• [What is being asked]: Report each line of the listing that carries the word "California".

▬▬▬

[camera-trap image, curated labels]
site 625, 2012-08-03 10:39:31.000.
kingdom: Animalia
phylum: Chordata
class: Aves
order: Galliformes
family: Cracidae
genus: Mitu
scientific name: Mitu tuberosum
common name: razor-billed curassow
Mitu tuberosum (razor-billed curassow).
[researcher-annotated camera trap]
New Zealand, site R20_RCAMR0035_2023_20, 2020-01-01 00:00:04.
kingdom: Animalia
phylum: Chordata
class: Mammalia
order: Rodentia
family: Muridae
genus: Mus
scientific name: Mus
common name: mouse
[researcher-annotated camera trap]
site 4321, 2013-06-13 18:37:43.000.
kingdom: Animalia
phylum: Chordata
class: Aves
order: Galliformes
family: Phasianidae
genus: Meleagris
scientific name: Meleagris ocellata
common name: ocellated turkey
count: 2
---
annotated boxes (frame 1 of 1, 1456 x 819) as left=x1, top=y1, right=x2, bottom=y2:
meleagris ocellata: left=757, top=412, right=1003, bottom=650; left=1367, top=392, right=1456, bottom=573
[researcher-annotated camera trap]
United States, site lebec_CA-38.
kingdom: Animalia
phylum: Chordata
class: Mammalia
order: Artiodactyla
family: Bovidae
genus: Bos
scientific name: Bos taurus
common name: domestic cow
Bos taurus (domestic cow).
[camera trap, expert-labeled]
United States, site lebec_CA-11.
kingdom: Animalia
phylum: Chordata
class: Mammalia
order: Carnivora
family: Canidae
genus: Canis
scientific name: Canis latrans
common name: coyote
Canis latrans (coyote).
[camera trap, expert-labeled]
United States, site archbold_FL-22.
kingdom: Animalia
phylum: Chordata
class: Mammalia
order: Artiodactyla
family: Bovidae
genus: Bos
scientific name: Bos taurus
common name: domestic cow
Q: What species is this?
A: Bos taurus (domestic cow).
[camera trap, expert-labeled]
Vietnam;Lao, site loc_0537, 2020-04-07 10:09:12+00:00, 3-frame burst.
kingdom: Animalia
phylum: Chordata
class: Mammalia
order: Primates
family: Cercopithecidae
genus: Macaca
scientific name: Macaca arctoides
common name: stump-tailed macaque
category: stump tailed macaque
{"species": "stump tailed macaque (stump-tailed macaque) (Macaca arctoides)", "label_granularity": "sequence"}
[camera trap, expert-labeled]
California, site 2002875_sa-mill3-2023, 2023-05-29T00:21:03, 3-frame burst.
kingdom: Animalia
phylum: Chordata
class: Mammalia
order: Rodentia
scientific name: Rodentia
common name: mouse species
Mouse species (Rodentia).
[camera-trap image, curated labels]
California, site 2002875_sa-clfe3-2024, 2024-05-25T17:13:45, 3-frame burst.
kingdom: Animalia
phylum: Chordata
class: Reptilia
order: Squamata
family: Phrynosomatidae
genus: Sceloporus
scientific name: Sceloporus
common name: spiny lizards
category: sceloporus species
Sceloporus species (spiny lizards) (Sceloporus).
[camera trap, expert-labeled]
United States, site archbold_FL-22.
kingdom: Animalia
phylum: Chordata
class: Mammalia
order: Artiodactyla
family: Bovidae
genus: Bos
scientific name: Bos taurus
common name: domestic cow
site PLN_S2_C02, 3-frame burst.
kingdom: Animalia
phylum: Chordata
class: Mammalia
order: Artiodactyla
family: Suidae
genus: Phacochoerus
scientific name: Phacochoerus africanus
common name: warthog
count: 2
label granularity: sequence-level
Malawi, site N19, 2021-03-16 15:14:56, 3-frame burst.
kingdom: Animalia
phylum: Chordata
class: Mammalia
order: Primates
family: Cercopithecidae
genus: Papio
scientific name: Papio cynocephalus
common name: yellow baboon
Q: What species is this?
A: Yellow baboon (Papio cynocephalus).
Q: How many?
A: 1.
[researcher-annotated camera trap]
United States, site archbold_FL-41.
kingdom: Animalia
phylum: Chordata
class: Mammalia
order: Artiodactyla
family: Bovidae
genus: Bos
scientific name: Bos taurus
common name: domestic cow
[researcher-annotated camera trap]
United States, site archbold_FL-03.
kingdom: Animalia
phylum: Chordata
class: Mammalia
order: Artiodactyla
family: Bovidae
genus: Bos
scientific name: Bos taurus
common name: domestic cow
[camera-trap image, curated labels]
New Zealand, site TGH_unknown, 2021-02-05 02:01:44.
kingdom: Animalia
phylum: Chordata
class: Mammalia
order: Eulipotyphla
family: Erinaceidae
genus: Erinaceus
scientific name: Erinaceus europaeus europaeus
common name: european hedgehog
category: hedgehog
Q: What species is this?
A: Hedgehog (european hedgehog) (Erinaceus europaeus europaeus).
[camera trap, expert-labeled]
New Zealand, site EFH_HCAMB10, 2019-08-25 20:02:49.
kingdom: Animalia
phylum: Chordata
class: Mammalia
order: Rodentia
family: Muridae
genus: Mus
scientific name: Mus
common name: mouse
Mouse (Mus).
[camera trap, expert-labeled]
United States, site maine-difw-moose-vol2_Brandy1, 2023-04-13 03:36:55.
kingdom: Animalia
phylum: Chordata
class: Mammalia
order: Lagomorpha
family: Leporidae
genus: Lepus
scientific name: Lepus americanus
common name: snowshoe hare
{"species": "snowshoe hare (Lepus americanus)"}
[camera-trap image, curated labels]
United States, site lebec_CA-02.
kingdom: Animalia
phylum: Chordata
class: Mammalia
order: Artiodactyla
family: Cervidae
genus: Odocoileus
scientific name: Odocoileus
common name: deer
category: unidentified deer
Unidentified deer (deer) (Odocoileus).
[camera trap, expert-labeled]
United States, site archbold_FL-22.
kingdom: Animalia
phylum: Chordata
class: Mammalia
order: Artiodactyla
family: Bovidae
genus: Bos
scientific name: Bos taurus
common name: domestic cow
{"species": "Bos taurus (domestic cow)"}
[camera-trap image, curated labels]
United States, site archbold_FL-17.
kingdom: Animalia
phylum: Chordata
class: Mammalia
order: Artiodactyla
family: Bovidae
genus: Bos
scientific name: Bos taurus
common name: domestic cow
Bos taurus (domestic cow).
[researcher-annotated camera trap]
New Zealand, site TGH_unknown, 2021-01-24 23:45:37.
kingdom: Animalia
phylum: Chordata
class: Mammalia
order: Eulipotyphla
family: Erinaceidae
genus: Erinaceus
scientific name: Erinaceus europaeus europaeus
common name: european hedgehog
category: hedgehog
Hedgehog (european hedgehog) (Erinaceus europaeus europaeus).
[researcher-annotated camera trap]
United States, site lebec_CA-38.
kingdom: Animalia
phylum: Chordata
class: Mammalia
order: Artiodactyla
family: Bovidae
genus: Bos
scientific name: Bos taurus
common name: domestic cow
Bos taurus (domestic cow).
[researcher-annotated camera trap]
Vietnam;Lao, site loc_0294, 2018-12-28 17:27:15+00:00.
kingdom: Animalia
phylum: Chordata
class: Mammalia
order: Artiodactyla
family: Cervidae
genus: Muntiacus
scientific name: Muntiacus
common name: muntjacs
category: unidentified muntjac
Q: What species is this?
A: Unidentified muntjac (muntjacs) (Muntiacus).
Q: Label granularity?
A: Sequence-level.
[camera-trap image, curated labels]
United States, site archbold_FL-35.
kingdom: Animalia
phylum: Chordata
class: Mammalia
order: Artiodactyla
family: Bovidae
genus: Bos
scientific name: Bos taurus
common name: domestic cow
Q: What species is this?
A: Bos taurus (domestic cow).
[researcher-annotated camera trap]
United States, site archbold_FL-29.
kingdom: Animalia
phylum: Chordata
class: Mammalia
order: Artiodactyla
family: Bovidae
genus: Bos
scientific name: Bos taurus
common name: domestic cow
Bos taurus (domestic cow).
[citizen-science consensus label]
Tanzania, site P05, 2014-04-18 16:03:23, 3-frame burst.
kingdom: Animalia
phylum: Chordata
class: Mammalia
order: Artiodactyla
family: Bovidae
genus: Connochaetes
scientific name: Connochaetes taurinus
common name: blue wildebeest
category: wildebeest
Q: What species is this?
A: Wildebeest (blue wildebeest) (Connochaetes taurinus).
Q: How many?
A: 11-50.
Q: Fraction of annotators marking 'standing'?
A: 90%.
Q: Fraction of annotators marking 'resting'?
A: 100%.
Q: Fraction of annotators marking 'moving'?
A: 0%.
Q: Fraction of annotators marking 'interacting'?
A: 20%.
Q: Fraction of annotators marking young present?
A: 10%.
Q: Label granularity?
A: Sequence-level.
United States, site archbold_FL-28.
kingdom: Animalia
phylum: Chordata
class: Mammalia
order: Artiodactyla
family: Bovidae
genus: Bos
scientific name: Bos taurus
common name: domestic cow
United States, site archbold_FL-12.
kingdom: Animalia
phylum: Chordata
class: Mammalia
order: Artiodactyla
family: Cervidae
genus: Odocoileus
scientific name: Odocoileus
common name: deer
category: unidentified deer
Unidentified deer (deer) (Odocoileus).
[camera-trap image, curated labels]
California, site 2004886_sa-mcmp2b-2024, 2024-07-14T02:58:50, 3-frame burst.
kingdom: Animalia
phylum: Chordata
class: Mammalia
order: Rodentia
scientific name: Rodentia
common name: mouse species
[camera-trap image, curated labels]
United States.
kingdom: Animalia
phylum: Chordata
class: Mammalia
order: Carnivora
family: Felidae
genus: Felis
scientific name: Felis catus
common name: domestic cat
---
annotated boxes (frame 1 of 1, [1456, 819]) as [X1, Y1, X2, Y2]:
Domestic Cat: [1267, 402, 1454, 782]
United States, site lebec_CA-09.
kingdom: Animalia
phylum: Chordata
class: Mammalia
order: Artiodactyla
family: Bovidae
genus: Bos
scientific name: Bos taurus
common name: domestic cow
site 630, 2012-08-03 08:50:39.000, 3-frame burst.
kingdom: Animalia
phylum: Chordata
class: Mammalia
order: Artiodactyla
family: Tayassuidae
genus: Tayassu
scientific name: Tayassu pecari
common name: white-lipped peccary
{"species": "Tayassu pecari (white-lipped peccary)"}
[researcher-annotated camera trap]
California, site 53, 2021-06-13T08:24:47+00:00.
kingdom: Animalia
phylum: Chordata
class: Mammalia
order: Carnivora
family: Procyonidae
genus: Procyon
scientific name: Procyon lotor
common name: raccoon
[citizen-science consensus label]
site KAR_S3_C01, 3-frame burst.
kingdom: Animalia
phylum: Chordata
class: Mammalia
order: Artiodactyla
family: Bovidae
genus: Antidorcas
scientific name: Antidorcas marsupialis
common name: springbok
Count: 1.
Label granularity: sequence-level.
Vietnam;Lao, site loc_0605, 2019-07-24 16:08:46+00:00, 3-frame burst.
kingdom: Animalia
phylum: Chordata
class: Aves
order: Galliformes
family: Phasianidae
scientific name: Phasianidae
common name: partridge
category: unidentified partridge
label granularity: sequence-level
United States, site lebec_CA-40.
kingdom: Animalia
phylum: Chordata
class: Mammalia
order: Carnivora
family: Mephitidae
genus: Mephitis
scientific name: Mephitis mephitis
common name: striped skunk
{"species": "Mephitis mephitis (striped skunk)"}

▬▬▬

• [Answer for this exercise]:
California, site 2002875_sa-mill3-2023, 2023-05-29T00:21:03, 3-frame burst.
California, site 2002875_sa-clfe3-2024, 2024-05-25T17:13:45, 3-frame burst.
California, site 2004886_sa-mcmp2b-2024, 2024-07-14T02:58:50, 3-frame burst.
California, site 53, 2021-06-13T08:24:47+00:00.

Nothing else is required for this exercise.